◆ Prompt:
Set down the first line below and each line after it, ending with the one that holds "3.1.2 провод пучковой". Pictures do not belong in the copy.

◆ Data supplied:
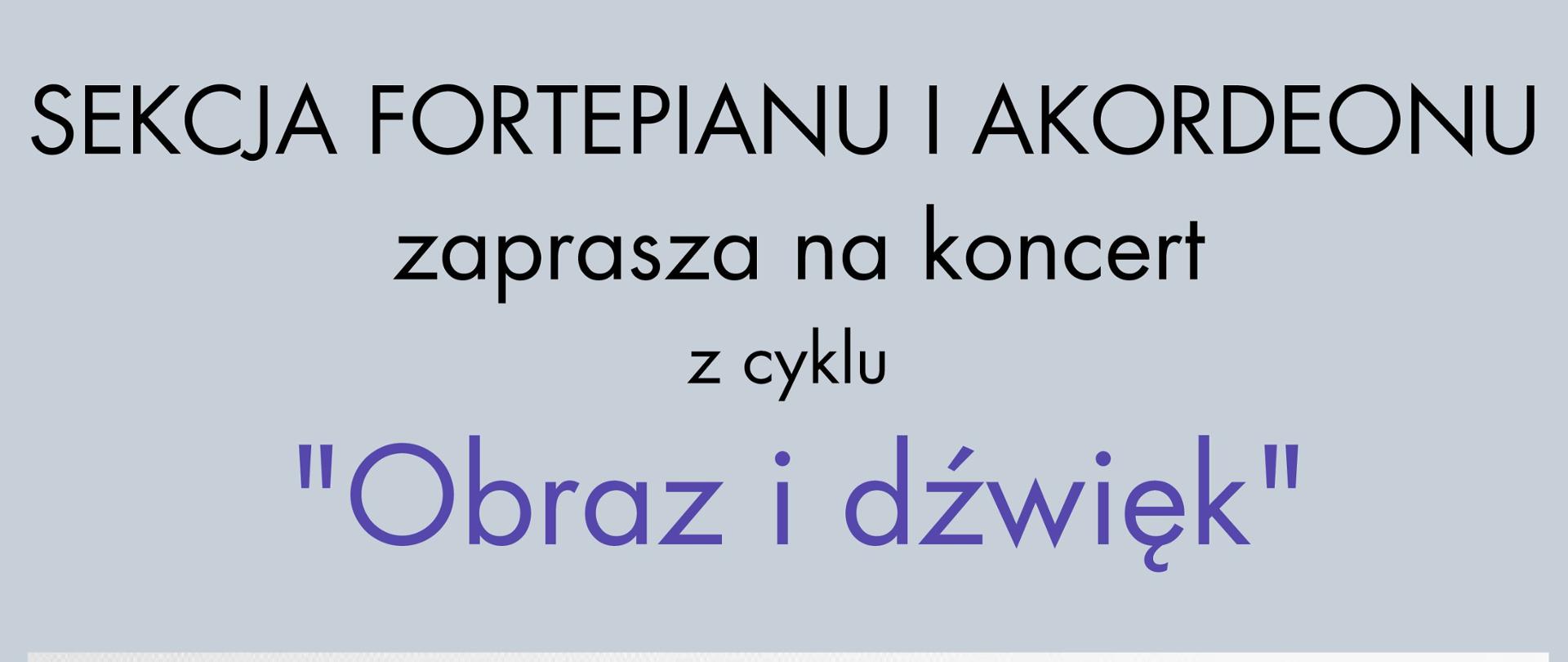 SEKCJA FORTEPIANU I AKORDEONU

zaprasza na koncert

z cyklu

"Obraz i dźwięk"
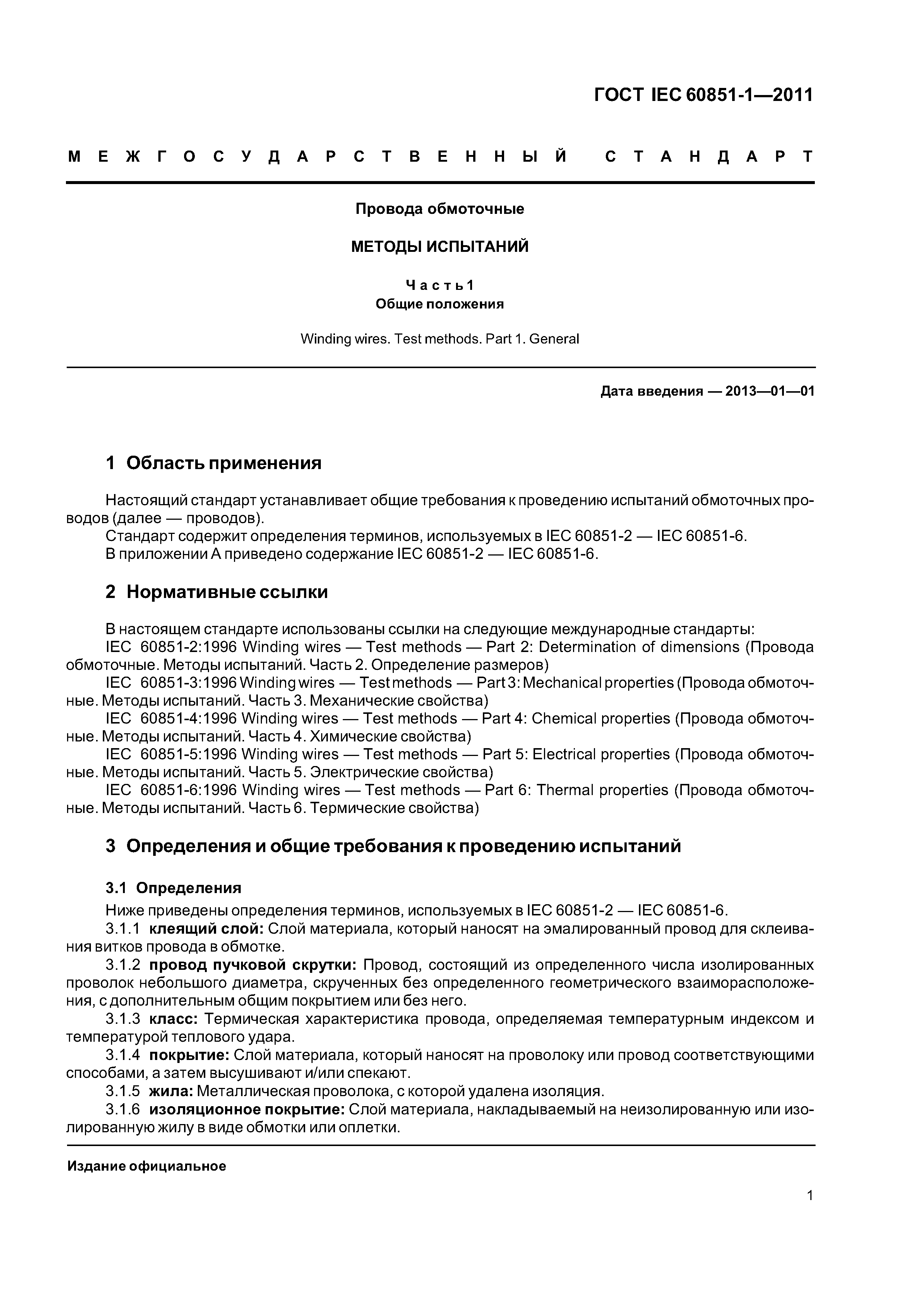 ГОСТ IEC 60851-1—2011

МЕЖГОСУДАРСТВЕННЫЙ СТАНДАРТ

Провода обмоточные

МЕТОДЫ ИСПЫТАНИЙ

Часть 1
Общие положения

Winding wires. Test methods. Part 1. General

Дата введения — 2013—01—01

1 Область применения

Настоящий стандарт устанавливает общие требования к проведению испытаний обмоточных проводов (далее — проводов).
Стандарт содержит определения терминов, используемых в IEC 60851-2 — IEC 60851-6.
В приложении А приведено содержание IEC 60851-2 — IEC 60851-6.

2 Нормативные ссылки

В настоящем стандарте использованы ссылки на следующие международные стандарты:
IEC 60851-2:1996 Winding wires — Test methods — Part 2: Determination of dimensions (Провода обмоточные. Методы испытаний. Часть 2. Определение размеров)
IEC 60851-3:1996 Winding wires — Test methods — Part 3: Mechanical properties (Провода обмоточные. Методы испытаний. Часть 3. Механические свойства)
IEC 60851-4:1996 Winding wires — Test methods — Part 4: Chemical properties (Провода обмоточные. Методы испытаний. Часть 4. Химические свойства)
IEC 60851-5:1996 Winding wires — Test methods — Part 5: Electrical properties (Провода обмоточные. Методы испытаний. Часть 5. Электрические свойства)
IEC 60851-6:1996 Winding wires — Test methods — Part 6: Thermal properties (Провода обмоточные. Методы испытаний. Часть 6. Термические свойства)

3 Определения и общие требования к проведению испытаний

3.1 Определения
Ниже приведены определения терминов, используемых в IEC 60851-2 — IEC 60851-6.
3.1.1 клеящий слой: Слой материала, который наносят на эмалированный провод для склеивания витков провода в обмотке.
3.1.2 провод пучковой скрутки: Провод, состоящий из определенного числа изолированных проволок небольшого диаметра, скрученных без определенного геометрического взаиморасположения, с дополнительным общим покрытием или без него.
3.1.3 класс: Термическая характеристика провода, определяемая температурным индексом и температурой теплового удара.
3.1.4 покрытие: Слой материала, который наносят на проволоку или провод соответствующими способами, а затем высушивают и/или спекают.
3.1.5 жила: Металлическая проволока, с которой удалена изоляция.
3.1.6 изоляционное покрытие: Слой материала, накладываемый на неизолированную или изолированную жилу в виде обмотки или оплетки.

Издание официальное

1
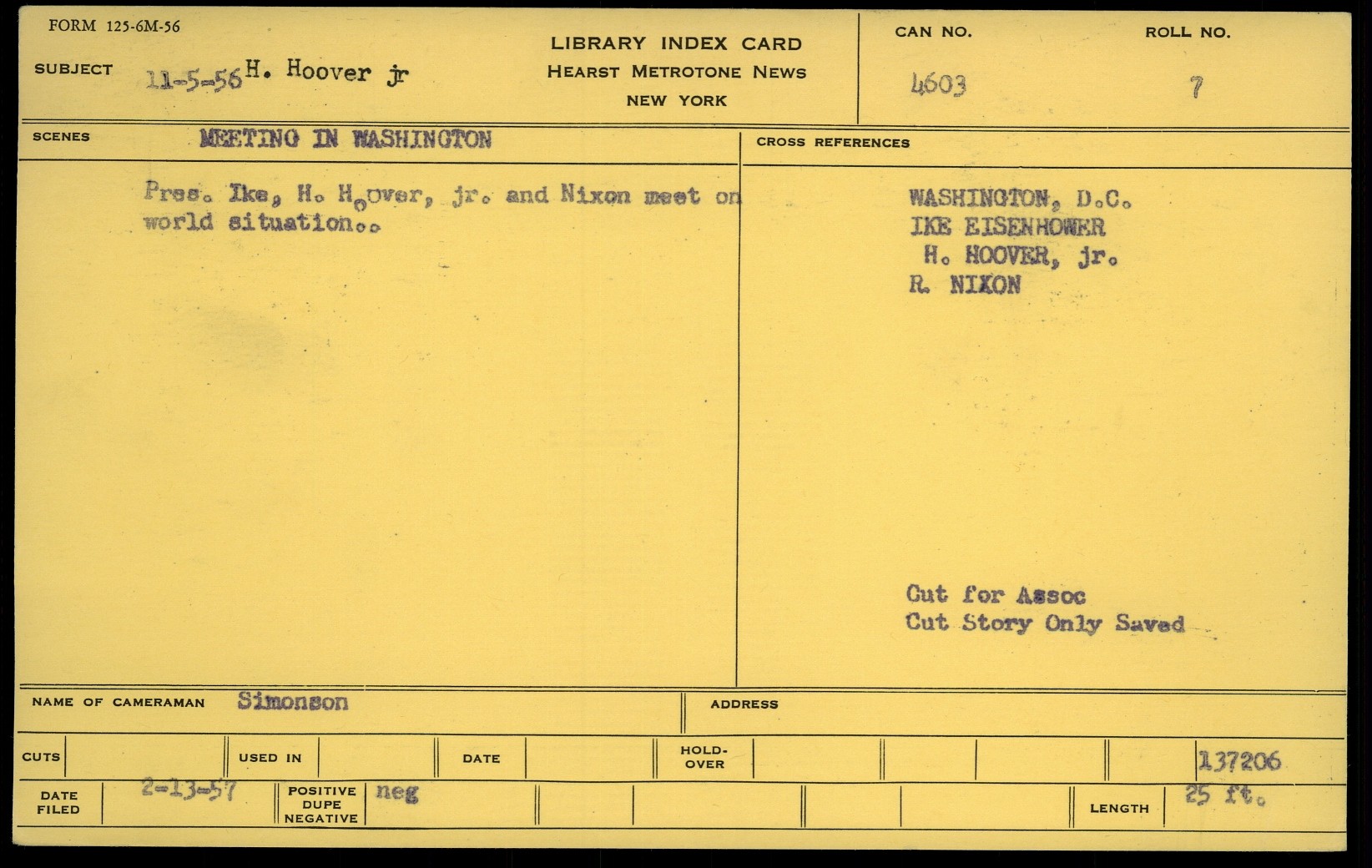 FORM 125-6M-56

SUBJECT 11-5-56 H. Hoover jr

LIBRARY INDEX CARD
HEARST METROTONE NEWS
NEW YORK

CAN NO.
4603

ROLL NO.
7

SCENES MEETING IN WASHINGTON

Pres. Ike, H. Hoover, jr. and Nixon meet on world situation..

CROSS REFERENCES

WASHINGTON, D.C.
IKE EISENHOWER
H. HOOVER, jr.
R. NIXON

Cut for Assoc
Cut Story Only Saved

NAME OF CAMERAMAN Simonson

ADDRESS

CUTS

USED IN

DATE

HOLD-OVER

137206

DATE FILED 2-13-57

POSITIVE DUPE NEGATIVE neg

LENGTH 25 ft.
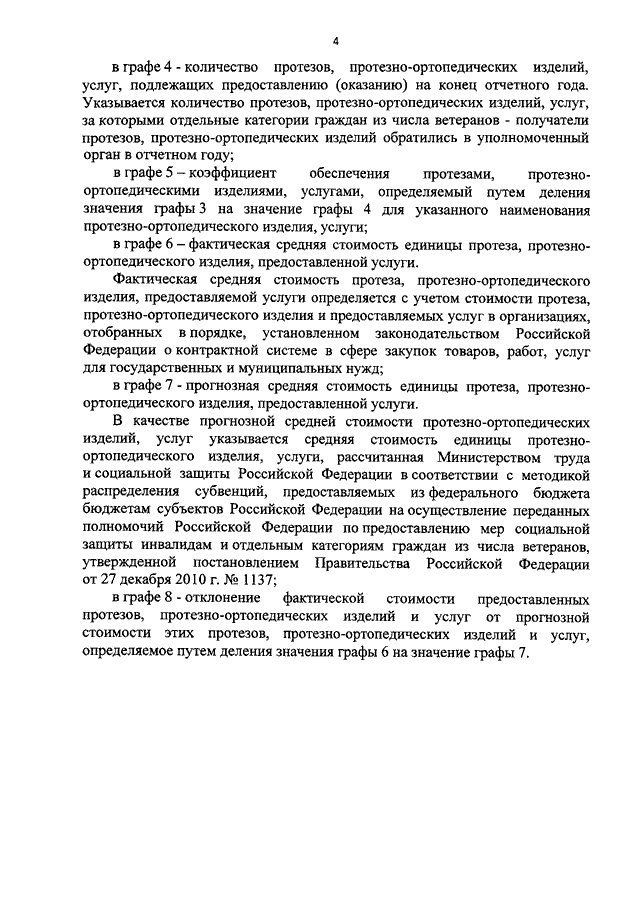 4

в графе 4 - количество протезов, протезно-ортопедических изделий, услуг, подлежащих предоставлению (оказанию) на конец отчетного года. Указывается количество протезов, протезно-ортопедических изделий, услуг, за которыми отдельные категории граждан из числа ветеранов - получатели протезов, протезно-ортопедических изделий обратились в уполномоченный орган в отчетном году;

в графе 5 – коэффициент обеспечения протезами, протезно-ортопедическими изделиями, услугами, определяемый путем деления значения графы 3 на значение графы 4 для указанного наименования протезно-ортопедического изделия, услуги;

в графе 6 – фактическая средняя стоимость единицы протеза, протезно-ортопедического изделия, предоставленной услуги.

Фактическая средняя стоимость протеза, протезно-ортопедического изделия, предоставляемой услуги определяется с учетом стоимости протеза, протезно-ортопедического изделия и предоставляемых услуг в организациях, отобранных в порядке, установленном законодательством Российской Федерации о контрактной системе в сфере закупок товаров, работ, услуг для государственных и муниципальных нужд;

в графе 7 - прогнозная средняя стоимость единицы протеза, протезно-ортопедического изделия, предоставленной услуги.

В качестве прогнозной средней стоимости протезно-ортопедических изделий, услуг указывается средняя стоимость единицы протезно-ортопедического изделия, услуги, рассчитанная Министерством труда и социальной защиты Российской Федерации в соответствии с методикой распределения субвенций, предоставляемых из федерального бюджета бюджетам субъектов Российской Федерации на осуществление переданных полномочий Российской Федерации по предоставлению мер социальной защиты инвалидам и отдельным категориям граждан из числа ветеранов, утвержденной постановлением Правительства Российской Федерации от 27 декабря 2010 г. № 1137;

в графе 8 - отклонение фактической стоимости предоставленных протезов, протезно-ортопедических изделий и услуг от прогнозной стоимости этих протезов, протезно-ортопедических изделий и услуг, определяемое путем деления значения графы 6 на значение графы 7.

◆ Exercise answer:
 SEKCJA FORTEPIANU I AKORDEONU

zaprasza na koncert

z cyklu

"Obraz i dźwięk"
 ГОСТ IEC 60851-1—2011

МЕЖГОСУДАРСТВЕННЫЙ СТАНДАРТ

Провода обмоточные

МЕТОДЫ ИСПЫТАНИЙ

Часть 1
Общие положения

Winding wires. Test methods. Part 1. General

Дата введения — 2013—01—01

1 Область применения

Настоящий стандарт устанавливает общие требования к проведению испытаний обмоточных проводов (далее — проводов).
Стандарт содержит определения терминов, используемых в IEC 60851-2 — IEC 60851-6.
В приложении А приведено содержание IEC 60851-2 — IEC 60851-6.

2 Нормативные ссылки

В настоящем стандарте использованы ссылки на следующие международные стандарты:
IEC 60851-2:1996 Winding wires — Test methods — Part 2: Determination of dimensions (Провода обмоточные. Методы испытаний. Часть 2. Определение размеров)
IEC 60851-3:1996 Winding wires — Test methods — Part 3: Mechanical properties (Провода обмоточные. Методы испытаний. Часть 3. Механические свойства)
IEC 60851-4:1996 Winding wires — Test methods — Part 4: Chemical properties (Провода обмоточные. Методы испытаний. Часть 4. Химические свойства)
IEC 60851-5:1996 Winding wires — Test methods — Part 5: Electrical properties (Провода обмоточные. Методы испытаний. Часть 5. Электрические свойства)
IEC 60851-6:1996 Winding wires — Test methods — Part 6: Thermal properties (Провода обмоточные. Методы испытаний. Часть 6. Термические свойства)

3 Определения и общие требования к проведению испытаний

3.1 Определения
Ниже приведены определения терминов, используемых в IEC 60851-2 — IEC 60851-6.
3.1.1 клеящий слой: Слой материала, который наносят на эмалированный провод для склеивания витков провода в обмотке.
3.1.2 провод пучковой скрутки: Провод, состоящий из определенного числа изолированных проволок небольшого диаметра, скрученных без определенного геометрического взаиморасположения, с дополнительным общим покрытием или без него.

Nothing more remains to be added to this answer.